A team of more than 10 Guardian journalists, designers, and developers spent months investigating the full extent of private equity's stake in Britain's public and essential services. The investigation, published earlier this week, found that as many as one in eight workers in Britain are now employed by companies ultimately controlled by private equity firms. The project combined data journalism, whistleblower accounts, and visual storytelling to illuminate a largely opaque sector.
From Childcare to the Whole Economy
The investigation began three years ago when data projects editor Carmen Aguilar García and her colleagues started examining private equity involvement in England's childcare sector. At the time, scaling that work to the entire UK economy seemed unrealistic. However, the team eventually built a custom database of UK companies controlled by private equity, mapping group structures and extracting information on controlling parties and employee counts.
Private equity firms use investor money to buy businesses, reshape them, and sell them for profit. While advocates argue the model drives growth and efficiency, critics raise concerns about vulnerabilities from debt-heavy financing, especially in public services. The Guardian's investigation aimed to shed light on these issues.

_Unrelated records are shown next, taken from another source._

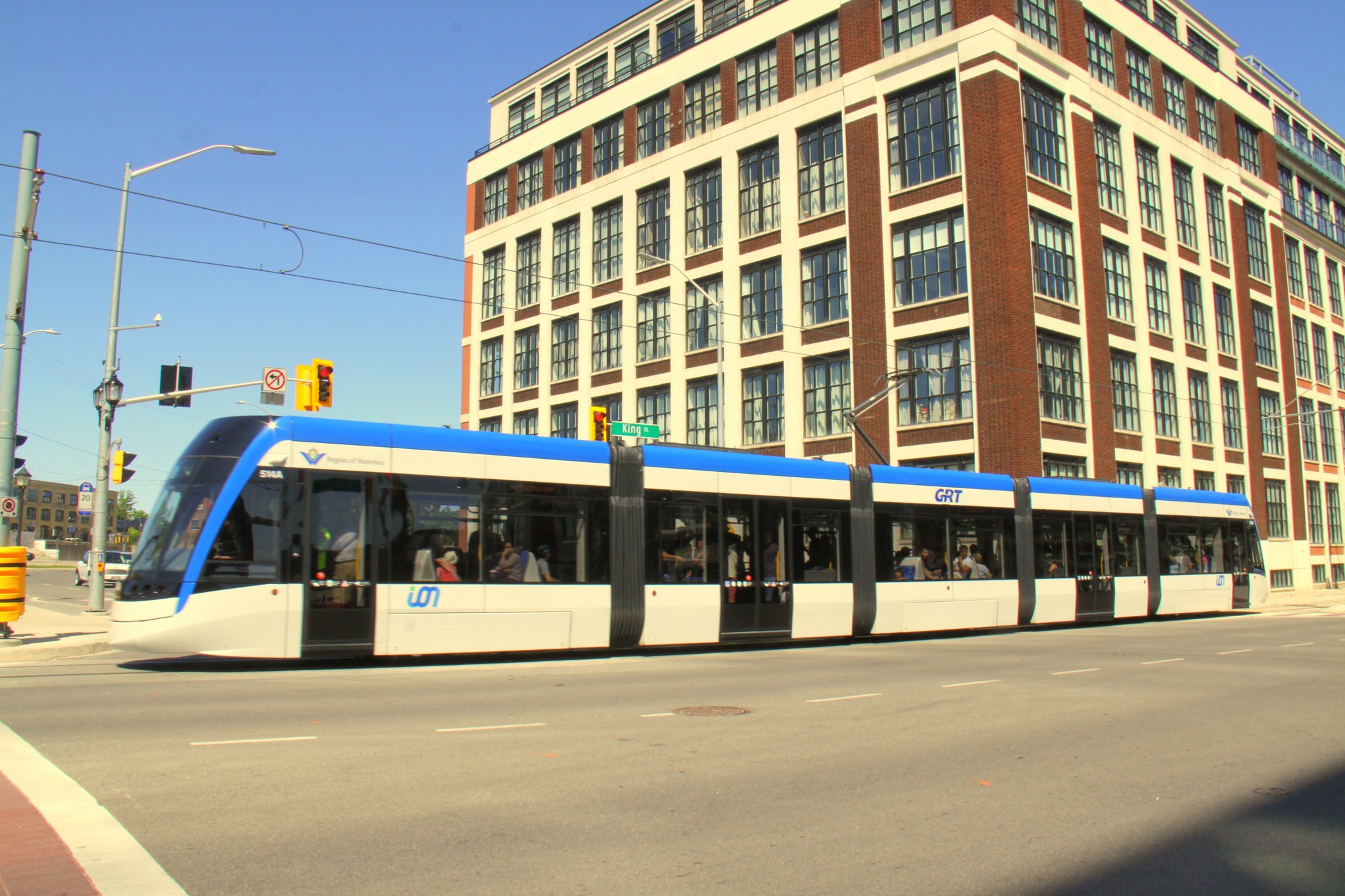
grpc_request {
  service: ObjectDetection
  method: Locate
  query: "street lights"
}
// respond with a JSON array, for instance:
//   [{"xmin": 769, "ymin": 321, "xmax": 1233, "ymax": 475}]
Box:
[
  {"xmin": 122, "ymin": 502, "xmax": 137, "ymax": 551},
  {"xmin": 82, "ymin": 143, "xmax": 277, "ymax": 619},
  {"xmin": 13, "ymin": 464, "xmax": 32, "ymax": 548}
]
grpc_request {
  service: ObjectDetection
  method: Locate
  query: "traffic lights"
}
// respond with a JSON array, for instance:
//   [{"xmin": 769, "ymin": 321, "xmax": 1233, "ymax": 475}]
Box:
[
  {"xmin": 15, "ymin": 432, "xmax": 28, "ymax": 471},
  {"xmin": 591, "ymin": 406, "xmax": 610, "ymax": 442},
  {"xmin": 309, "ymin": 358, "xmax": 334, "ymax": 409},
  {"xmin": 110, "ymin": 449, "xmax": 139, "ymax": 487}
]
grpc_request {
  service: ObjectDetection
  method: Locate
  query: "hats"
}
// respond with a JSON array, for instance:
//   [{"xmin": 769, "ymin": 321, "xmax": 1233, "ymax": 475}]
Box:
[{"xmin": 443, "ymin": 551, "xmax": 459, "ymax": 565}]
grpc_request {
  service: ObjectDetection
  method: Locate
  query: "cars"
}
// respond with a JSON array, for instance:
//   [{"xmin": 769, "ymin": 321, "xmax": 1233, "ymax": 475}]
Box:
[
  {"xmin": 75, "ymin": 550, "xmax": 135, "ymax": 587},
  {"xmin": 64, "ymin": 538, "xmax": 81, "ymax": 542},
  {"xmin": 122, "ymin": 552, "xmax": 135, "ymax": 565}
]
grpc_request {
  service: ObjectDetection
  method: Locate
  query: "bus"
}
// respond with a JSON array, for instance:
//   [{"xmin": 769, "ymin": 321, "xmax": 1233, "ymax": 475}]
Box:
[{"xmin": 112, "ymin": 415, "xmax": 1268, "ymax": 661}]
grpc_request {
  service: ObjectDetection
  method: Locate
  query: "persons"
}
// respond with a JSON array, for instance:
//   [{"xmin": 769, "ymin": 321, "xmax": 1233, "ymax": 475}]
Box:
[
  {"xmin": 658, "ymin": 519, "xmax": 831, "ymax": 604},
  {"xmin": 893, "ymin": 528, "xmax": 1243, "ymax": 580},
  {"xmin": 331, "ymin": 523, "xmax": 358, "ymax": 603},
  {"xmin": 223, "ymin": 518, "xmax": 255, "ymax": 562},
  {"xmin": 434, "ymin": 509, "xmax": 564, "ymax": 585}
]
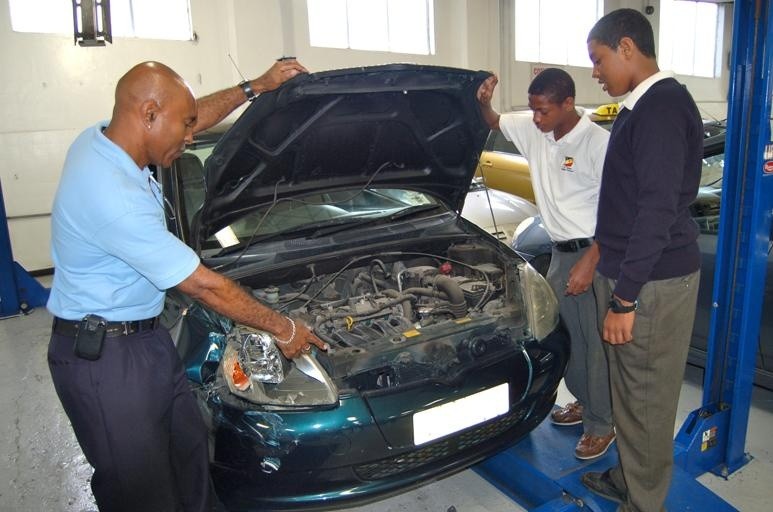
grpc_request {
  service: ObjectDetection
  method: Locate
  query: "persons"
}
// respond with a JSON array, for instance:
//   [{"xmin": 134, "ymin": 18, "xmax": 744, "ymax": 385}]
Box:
[
  {"xmin": 43, "ymin": 55, "xmax": 331, "ymax": 512},
  {"xmin": 475, "ymin": 65, "xmax": 618, "ymax": 465},
  {"xmin": 579, "ymin": 7, "xmax": 702, "ymax": 510}
]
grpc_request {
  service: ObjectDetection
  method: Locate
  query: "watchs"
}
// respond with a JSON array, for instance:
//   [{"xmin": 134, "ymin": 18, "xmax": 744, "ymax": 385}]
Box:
[{"xmin": 606, "ymin": 294, "xmax": 637, "ymax": 314}]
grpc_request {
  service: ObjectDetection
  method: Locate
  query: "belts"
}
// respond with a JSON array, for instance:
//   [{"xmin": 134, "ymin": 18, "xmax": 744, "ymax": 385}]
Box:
[
  {"xmin": 53, "ymin": 318, "xmax": 159, "ymax": 336},
  {"xmin": 553, "ymin": 236, "xmax": 596, "ymax": 252}
]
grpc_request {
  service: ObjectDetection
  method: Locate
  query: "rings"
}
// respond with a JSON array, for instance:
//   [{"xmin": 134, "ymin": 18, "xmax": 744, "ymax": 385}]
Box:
[{"xmin": 303, "ymin": 344, "xmax": 310, "ymax": 351}]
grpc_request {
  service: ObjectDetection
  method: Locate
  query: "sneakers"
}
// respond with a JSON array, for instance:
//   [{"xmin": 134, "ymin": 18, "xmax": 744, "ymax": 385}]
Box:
[{"xmin": 550, "ymin": 402, "xmax": 621, "ymax": 500}]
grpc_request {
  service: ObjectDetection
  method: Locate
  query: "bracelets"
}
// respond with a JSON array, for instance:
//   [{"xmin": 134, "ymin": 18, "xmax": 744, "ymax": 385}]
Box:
[
  {"xmin": 271, "ymin": 315, "xmax": 294, "ymax": 345},
  {"xmin": 236, "ymin": 78, "xmax": 258, "ymax": 106}
]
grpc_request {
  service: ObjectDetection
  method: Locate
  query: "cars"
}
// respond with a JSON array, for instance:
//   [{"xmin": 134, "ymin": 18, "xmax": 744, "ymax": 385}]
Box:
[
  {"xmin": 419, "ymin": 105, "xmax": 773, "ymax": 392},
  {"xmin": 137, "ymin": 62, "xmax": 573, "ymax": 510}
]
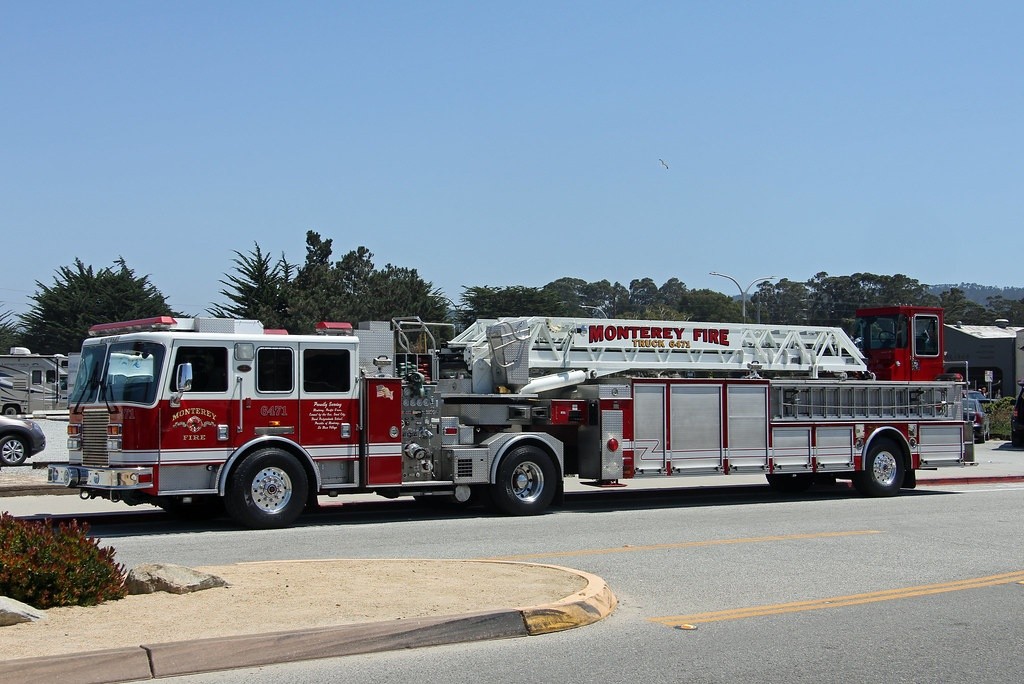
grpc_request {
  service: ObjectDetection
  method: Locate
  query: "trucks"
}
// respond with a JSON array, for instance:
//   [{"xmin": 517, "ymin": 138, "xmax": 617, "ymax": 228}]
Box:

Challenges of Opacity and Accuracy
A major challenge was identifying which companies were actually controlled by private equity. Some firms do not disclose their backing, while labyrinthine ownership structures risk overcounting. To avoid double-counting employees, the team had to deconsolidate large corporate structures. Carmen Aguilar García explained: "We had to build our own database of UK companies that are controlled by a private equity firm, map the whole group structure for each of those companies, and extract information related to the controlling party and the number of employees in each company."
The project drew on procurement data from Tussell, employment data from the ONS, financial database PitchBook, Companies House data, and annual accounts. A large language model (LLM) helped collect information about ultimate controlling parties, but a team of five journalists manually verified every response against original sources. "If either (data or methodology) were not robust enough the story could be wrong. So if we aren't confident about the data, we don't publish," said Carmen.
Whistleblower Insights and On-the-Ground Reporting
Social affairs correspondent Jessica Murray joined the project after receiving an anonymous tip from a worker at a private equity-owned children's home. Her reporting highlighted the human impact: an Ofsted inspection of one home found it was "chaotic" with "high levels of distress" among children. "I was really shocked by what was in those reports," Jessica said. "We're not only showing how much private equity is taking over all these different services, we're also showing what it can sometimes mean for an individual."
Jessica also discovered that many politicians lack understanding of private equity. When asked for comment, some said they did not feel qualified to discuss it. This underscored the need for public service journalism to demystify the sector.
Visual Storytelling to Explain Complex Finance
To make private equity concepts accessible, visual projects editor Anna Leach and senior digital designer Prina Shah created a visual explainer using a fictional veterinary practice. The explainer illustrated leveraged buyouts, where private equity firms borrow heavily to acquire businesses and saddle them with debt. "Business and finance are areas people are very affected by, but they often don't understand the intricacies of it," Anna said.
The team used toy figurine models to switch seamlessly between 2D flow diagrams and 3D scenes. Prina Shah noted: "The use of models lent themselves perfectly to sitting within a 3D world but could also be easily shrunk to be used as icons in a 2D flow diagram."
Balanced Reporting and Industry Defence
The investigation also presented the private equity industry's defence, acknowledging that the model can be beneficial when done right. "We were very aware that it's more complicated than private equity being good or bad," Jessica said. The articles included industry perspectives to give readers a balanced view.
Methodology and Transparency
The Guardian's methodology combined multiple data sources and manual verification to ensure accuracy. The final list of private equity-controlled companies was matched with public procurement data to calculate spending. The team deconsolidated employee counts to avoid double-counting and removed international employees where possible. The analysis is a snapshot in time, differing from similar studies by the Bank of England and EY in scope and approach.
Carmen Aguilar García reflected on the project: "Resilience, adaptation and a problem-solving mentality are essential, but also believing that what you are doing is an important contribution to society and that people deserve to know. And we had all of this."